At this point, we created the following histograms using only the first 50 lines of each files. Otherwise, it is difficult to see what the differences between the three files.

# Taking counts of the first 50 lines of tokens of the en_US.news.txt file.
key <- concatenate(newsTokens[[1]][1], "_", collapse="")
trieNews <- trie(keys=key, values=1)
for (i in 2:length(newsTokens[[1]])) {
  key <- concatenate(newsTokens[[1]][i], "_", collapse="")
  if (is.na(longest_match(trieNews, key))) {
    trie_add(trieNews, keys=key, values=1)
  } else {
    val = longest_match(trieNews, key)
    newVal = val + 1
    trie_add(trieNews, keys=key, values=newVal)
  }
}

for (h in 2:50) {  
  for (i in 1:length(newsTokens[[h]])) {
    key <- concatenate(newsTokens[[h]][i], "_", collapse="")
    if (is.na(longest_match(trieNews, key))) {
      trie_add(trieNews, keys=key, values=1)
    } else {
      val = longest_match(trieNews, key)
      newVal = val + 1
      trie_add(trieNews, keys=key, values=newVal)
    }
  }
}
# Taking counts of the first 50 lines of tokens of the en_US.blogs.txt file.
key <- concatenate(blogsTokens[[1]][1], "_", collapse="")
trieBlogs <- trie(keys=key, values=1)
for (i in 2:length(blogsTokens[[1]])) {
  key <- concatenate(blogsTokens[[1]][i], "_", collapse="")
  if (is.na(longest_match(trieBlogs, key))) {
    trie_add(trieBlogs, keys=key, values=1)
  } else {
    val = longest_match(trieBlogs, key)
    newVal = val + 1
    trie_add(trieBlogs, keys=key, values=newVal)
  }
}

for (h in 2:50) {  
  for (i in 1:length(blogsTokens[[h]])) {
    key <- concatenate(blogsTokens[[h]][i], "_", collapse="")
    if (is.na(longest_match(trieBlogs, key))) {
      trie_add(trieBlogs, keys=key, values=1)
    } else {
      val = longest_match(trieBlogs, key)
      newVal = val + 1
      trie_add(trieBlogs, keys=key, values=newVal)
    }
  }
}
# Taking counts of the first 50 lines of tokens of the en_US.twitters.txt file.
key <- concatenate(twitterTokens[[1]][1], "_", collapse="")
trieTwitter <- trie(keys=key, values=1)
for (i in 2:length(twitterTokens[[1]])) {
  key <- concatenate(twitterTokens[[1]][i], "_", collapse="")
  if (is.na(longest_match(trieTwitter, key))) {
    trie_add(trieTwitter, keys=key, values=1)
  } else {
    val = longest_match(trieTwitter, key)
    newVal = val + 1
    trie_add(trieTwitter, keys=key, values=newVal)
  }
}

for (h in 2:50) {  
  for (i in 1:length(twitterTokens[[h]])) {
    key <- concatenate(twitterTokens[[h]][i], "_", collapse="")
    if (is.na(longest_match(trieTwitter, key))) {
      trie_add(trieTwitter, keys=key, values=1)
    } else {
      val = longest_match(trieTwitter, key)
      newVal = val + 1
      trie_add(trieTwitter, keys=key, values=newVal)
    }
  }
}
dfNews <- as.data.frame(trieNews)
dfBlogs <- as.data.frame(trieBlogs)
dfTwitter <- as.data.frame(trieTwitter)

qplot(dfNews$values, geom="histogram", binwidth=0.5, fill=I("blue"), col=I("red"), 
      xlab="Number of times a word showed up", main="en_US.news.txt")
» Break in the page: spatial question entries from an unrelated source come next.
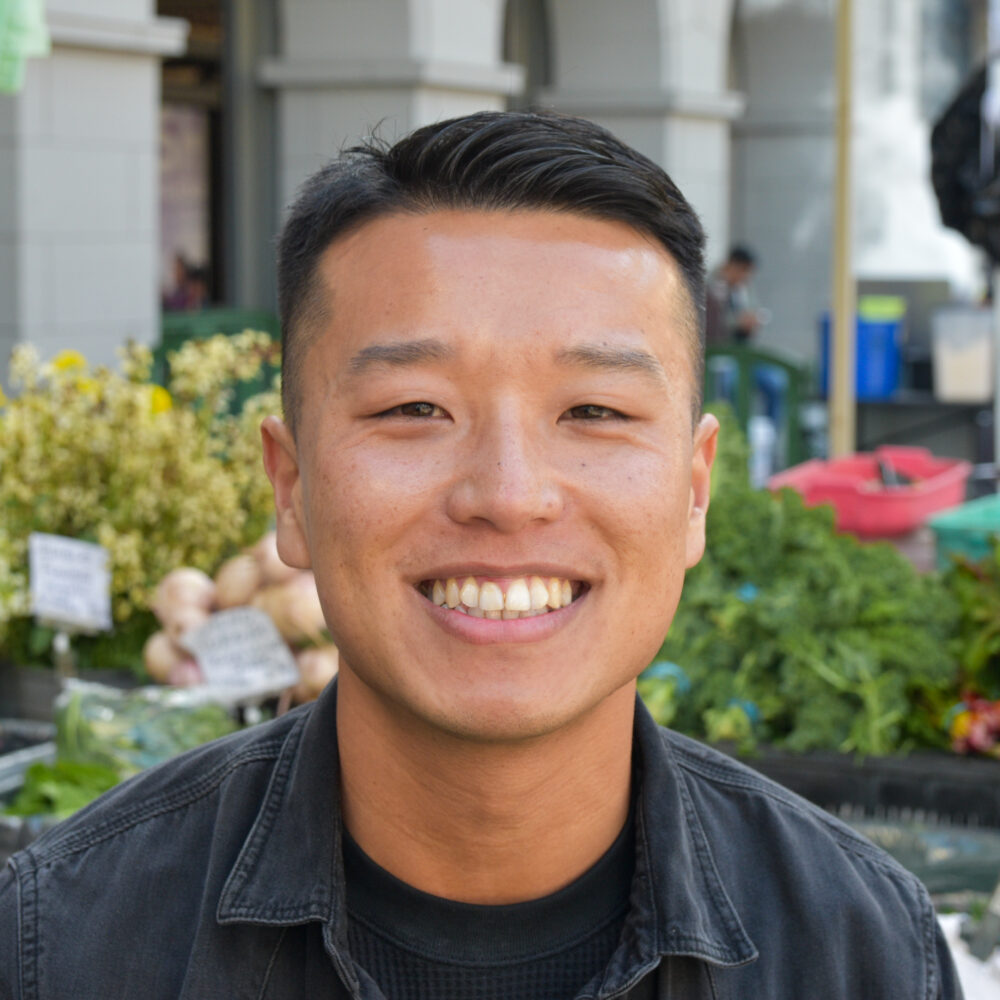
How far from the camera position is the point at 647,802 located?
1704 mm

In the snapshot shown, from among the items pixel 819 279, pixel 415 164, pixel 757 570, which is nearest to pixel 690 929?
pixel 415 164

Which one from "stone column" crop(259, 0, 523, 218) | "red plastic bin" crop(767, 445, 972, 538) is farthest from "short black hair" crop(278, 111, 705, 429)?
"stone column" crop(259, 0, 523, 218)

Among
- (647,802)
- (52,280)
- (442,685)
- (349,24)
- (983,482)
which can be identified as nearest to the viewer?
(442,685)

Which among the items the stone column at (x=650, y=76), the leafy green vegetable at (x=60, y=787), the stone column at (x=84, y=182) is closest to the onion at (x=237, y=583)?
the leafy green vegetable at (x=60, y=787)

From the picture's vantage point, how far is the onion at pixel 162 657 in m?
4.36

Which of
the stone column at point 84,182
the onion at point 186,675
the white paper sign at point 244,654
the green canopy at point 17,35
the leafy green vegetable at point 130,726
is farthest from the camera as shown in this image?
the stone column at point 84,182

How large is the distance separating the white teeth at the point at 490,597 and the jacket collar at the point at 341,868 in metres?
0.32

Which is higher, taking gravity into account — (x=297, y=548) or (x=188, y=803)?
(x=297, y=548)

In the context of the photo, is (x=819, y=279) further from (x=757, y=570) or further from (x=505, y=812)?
(x=505, y=812)

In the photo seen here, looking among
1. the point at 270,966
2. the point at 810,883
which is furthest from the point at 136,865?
the point at 810,883

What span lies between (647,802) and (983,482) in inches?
378

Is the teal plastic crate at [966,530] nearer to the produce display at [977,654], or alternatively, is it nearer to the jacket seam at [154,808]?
the produce display at [977,654]

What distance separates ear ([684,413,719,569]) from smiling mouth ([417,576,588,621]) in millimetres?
278

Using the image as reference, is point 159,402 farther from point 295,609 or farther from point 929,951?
point 929,951
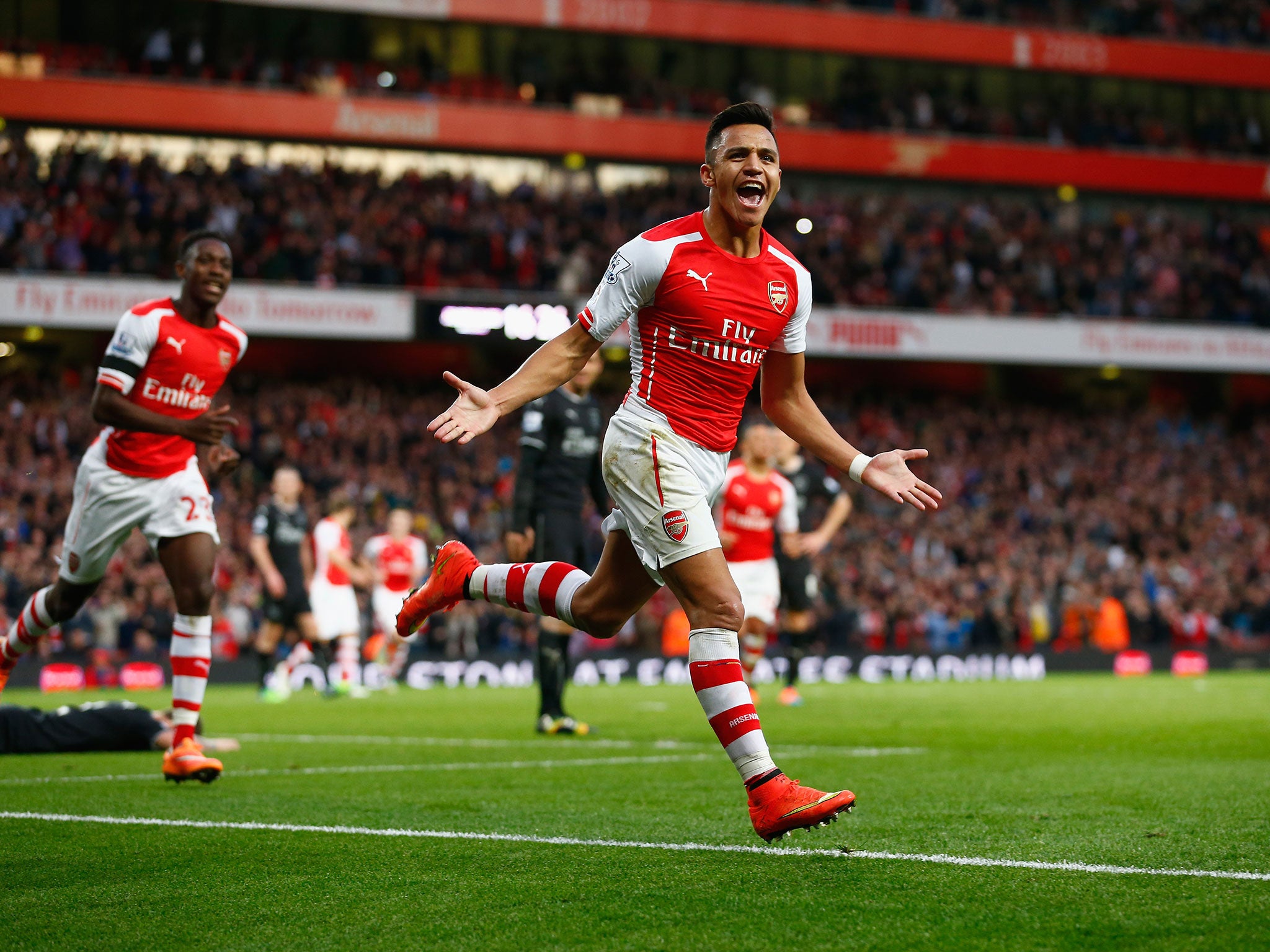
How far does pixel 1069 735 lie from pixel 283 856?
288 inches

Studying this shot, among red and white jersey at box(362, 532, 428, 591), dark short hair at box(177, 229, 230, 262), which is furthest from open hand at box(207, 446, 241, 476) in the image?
red and white jersey at box(362, 532, 428, 591)

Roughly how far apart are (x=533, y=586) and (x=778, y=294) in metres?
1.62

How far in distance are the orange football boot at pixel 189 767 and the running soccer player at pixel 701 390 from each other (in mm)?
2369

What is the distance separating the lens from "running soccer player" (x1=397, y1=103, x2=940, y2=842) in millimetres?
5293

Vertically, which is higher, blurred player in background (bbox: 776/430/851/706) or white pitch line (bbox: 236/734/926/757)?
blurred player in background (bbox: 776/430/851/706)

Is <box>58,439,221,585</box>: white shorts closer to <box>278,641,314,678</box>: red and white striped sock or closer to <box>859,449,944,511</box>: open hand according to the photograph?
<box>859,449,944,511</box>: open hand

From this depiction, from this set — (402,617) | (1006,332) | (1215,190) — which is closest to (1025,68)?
(1215,190)

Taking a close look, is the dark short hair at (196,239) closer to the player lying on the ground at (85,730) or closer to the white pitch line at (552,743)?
the player lying on the ground at (85,730)

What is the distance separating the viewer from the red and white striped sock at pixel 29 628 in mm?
7875

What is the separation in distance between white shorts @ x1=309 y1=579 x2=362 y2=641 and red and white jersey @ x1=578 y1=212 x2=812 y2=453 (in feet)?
44.5

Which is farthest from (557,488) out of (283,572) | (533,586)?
(283,572)

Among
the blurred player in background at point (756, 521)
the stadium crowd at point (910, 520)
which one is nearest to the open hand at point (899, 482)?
the blurred player in background at point (756, 521)

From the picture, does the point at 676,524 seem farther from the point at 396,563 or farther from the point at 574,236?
the point at 574,236

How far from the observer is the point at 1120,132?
133ft
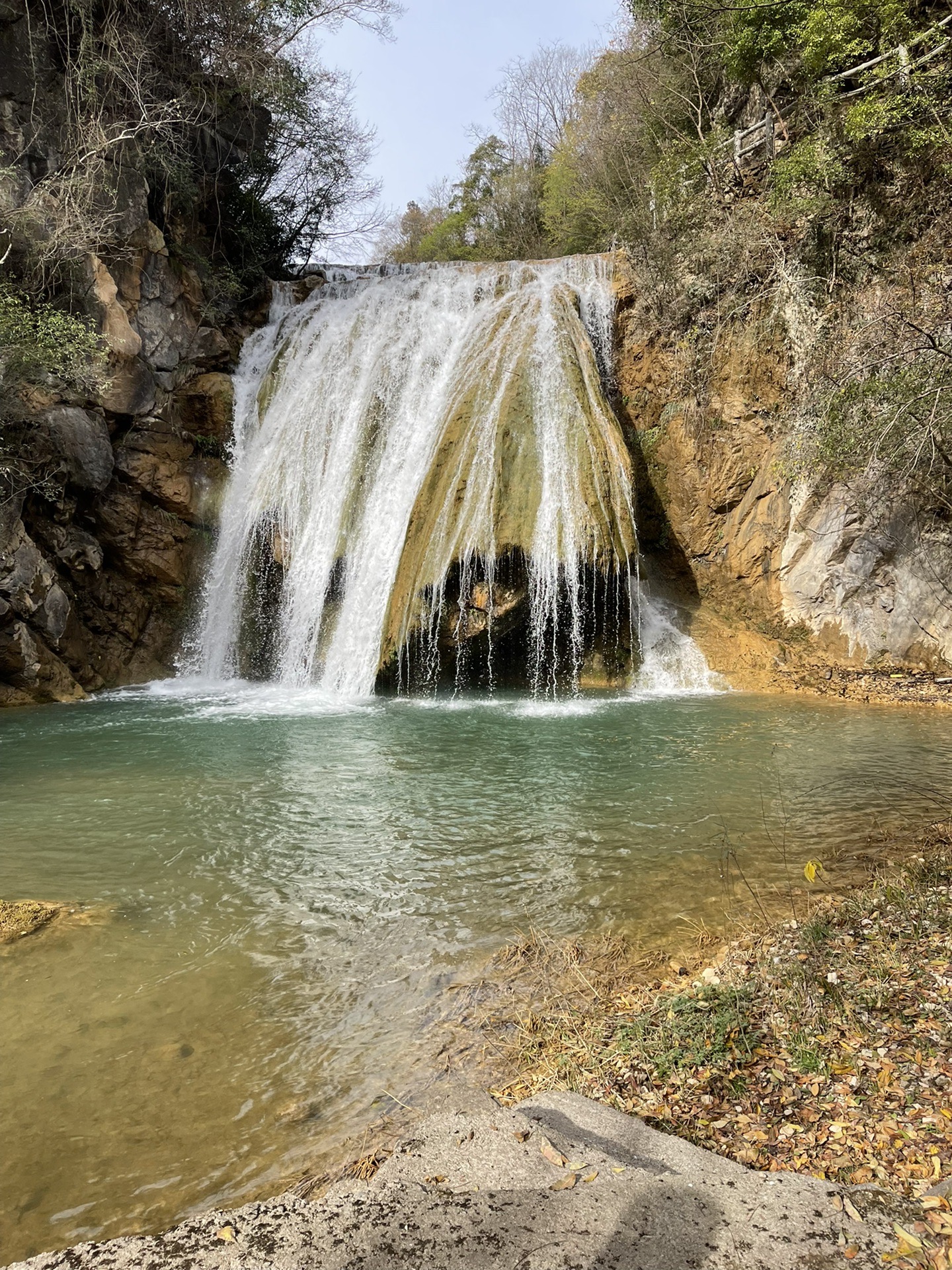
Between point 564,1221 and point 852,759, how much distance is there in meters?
6.73

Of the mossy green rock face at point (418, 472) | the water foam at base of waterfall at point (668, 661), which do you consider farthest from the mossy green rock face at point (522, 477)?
the water foam at base of waterfall at point (668, 661)

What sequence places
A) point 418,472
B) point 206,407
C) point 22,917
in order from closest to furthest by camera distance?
point 22,917
point 418,472
point 206,407

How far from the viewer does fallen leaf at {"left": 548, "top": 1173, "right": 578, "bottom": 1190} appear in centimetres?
197

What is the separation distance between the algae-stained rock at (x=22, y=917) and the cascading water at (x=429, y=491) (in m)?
7.29

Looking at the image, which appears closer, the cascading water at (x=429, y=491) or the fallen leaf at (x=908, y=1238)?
the fallen leaf at (x=908, y=1238)

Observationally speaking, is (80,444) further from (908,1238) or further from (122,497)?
(908,1238)

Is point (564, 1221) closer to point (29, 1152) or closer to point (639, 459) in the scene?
point (29, 1152)

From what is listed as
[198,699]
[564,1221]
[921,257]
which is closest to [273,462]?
[198,699]

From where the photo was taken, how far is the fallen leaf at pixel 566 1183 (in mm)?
1972

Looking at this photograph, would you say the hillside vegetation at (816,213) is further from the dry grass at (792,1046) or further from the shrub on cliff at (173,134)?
the shrub on cliff at (173,134)


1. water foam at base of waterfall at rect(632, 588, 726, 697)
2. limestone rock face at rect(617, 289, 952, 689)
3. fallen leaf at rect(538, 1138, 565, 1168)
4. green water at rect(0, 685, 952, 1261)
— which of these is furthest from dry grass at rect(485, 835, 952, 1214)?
water foam at base of waterfall at rect(632, 588, 726, 697)

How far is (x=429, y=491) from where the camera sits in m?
12.2

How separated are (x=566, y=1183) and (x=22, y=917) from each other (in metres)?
3.77

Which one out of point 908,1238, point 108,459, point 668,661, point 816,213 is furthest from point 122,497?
point 908,1238
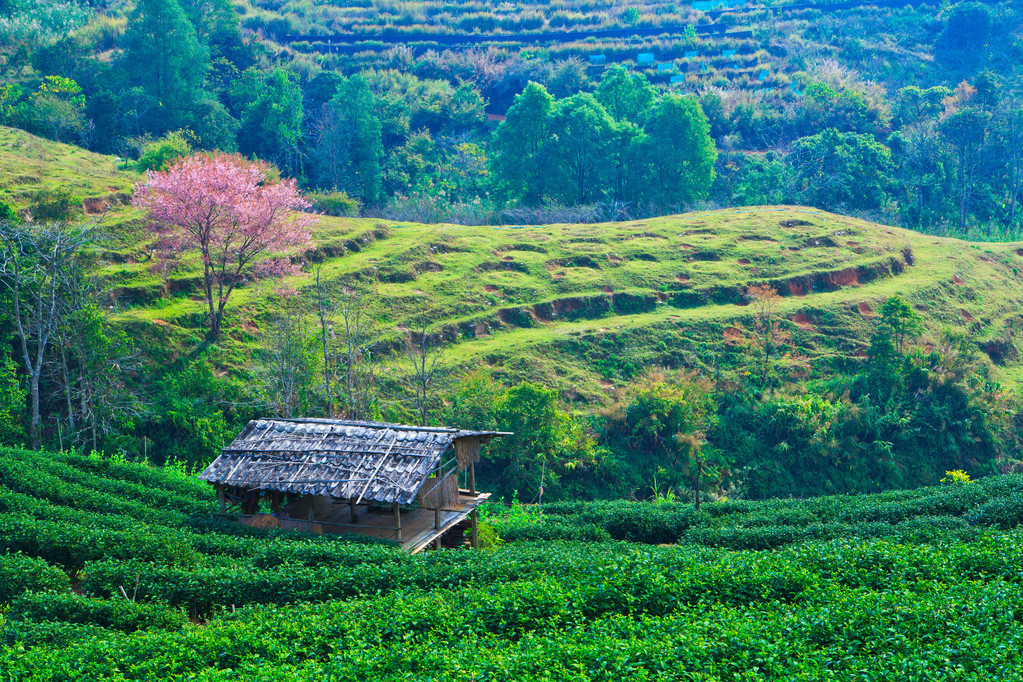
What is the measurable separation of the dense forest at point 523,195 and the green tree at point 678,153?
23cm

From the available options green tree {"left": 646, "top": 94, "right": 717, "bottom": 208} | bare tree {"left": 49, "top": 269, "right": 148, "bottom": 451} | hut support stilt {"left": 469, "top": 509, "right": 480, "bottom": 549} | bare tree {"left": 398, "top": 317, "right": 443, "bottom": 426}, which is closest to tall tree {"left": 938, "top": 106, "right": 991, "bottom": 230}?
green tree {"left": 646, "top": 94, "right": 717, "bottom": 208}

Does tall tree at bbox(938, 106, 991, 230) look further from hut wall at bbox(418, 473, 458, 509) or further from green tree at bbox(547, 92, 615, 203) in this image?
hut wall at bbox(418, 473, 458, 509)

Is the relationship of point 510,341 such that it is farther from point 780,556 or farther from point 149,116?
point 149,116

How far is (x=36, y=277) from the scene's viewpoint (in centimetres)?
3164

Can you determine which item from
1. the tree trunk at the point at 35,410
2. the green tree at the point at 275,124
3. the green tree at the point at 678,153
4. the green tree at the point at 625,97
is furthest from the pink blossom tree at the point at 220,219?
the green tree at the point at 625,97

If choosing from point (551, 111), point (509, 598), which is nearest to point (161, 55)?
point (551, 111)

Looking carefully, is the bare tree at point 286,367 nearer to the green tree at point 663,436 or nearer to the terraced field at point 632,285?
the terraced field at point 632,285

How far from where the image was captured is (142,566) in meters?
18.7

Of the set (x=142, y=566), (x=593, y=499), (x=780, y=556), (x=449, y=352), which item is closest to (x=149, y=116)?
(x=449, y=352)

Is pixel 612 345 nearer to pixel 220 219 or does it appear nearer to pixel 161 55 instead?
pixel 220 219

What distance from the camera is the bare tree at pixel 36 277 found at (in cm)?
3072

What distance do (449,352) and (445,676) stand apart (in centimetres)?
2571

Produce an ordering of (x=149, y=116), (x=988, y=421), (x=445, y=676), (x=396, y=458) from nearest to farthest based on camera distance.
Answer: (x=445, y=676) < (x=396, y=458) < (x=988, y=421) < (x=149, y=116)

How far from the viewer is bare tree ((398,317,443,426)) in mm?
33156
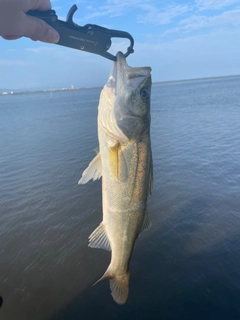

qplot(dfBlogs$values, geom="histogram", binwidth=0.5, fill=I("blue"), col=I("red"),
      xlab="Number of times a word showed up", main="en_US.blogs.txt")

qplot(dfTwitter$values, geom="histogram", binwidth=0.5, fill=I("blue"), col=I("red"),
      xlab="Number of times a word showed up", main="en_US.Twitters.txt")

What the histograms show

It appears that news and blogs files contains more words that are used repeatedly while twitter file shows that words are not repeated as much as the other files. This may be related to the fact that people use less stopwords when tweeting.

Plans for Creating a Prediction Algorithm

First of all, we would like to modify the trie data structure we are currently using in order to streamline the process to deal with millions of tokenized words. We plan to keep working with how we will deal with stopwords to make the prediction more accurate. We also would like to include the back-off model in our application.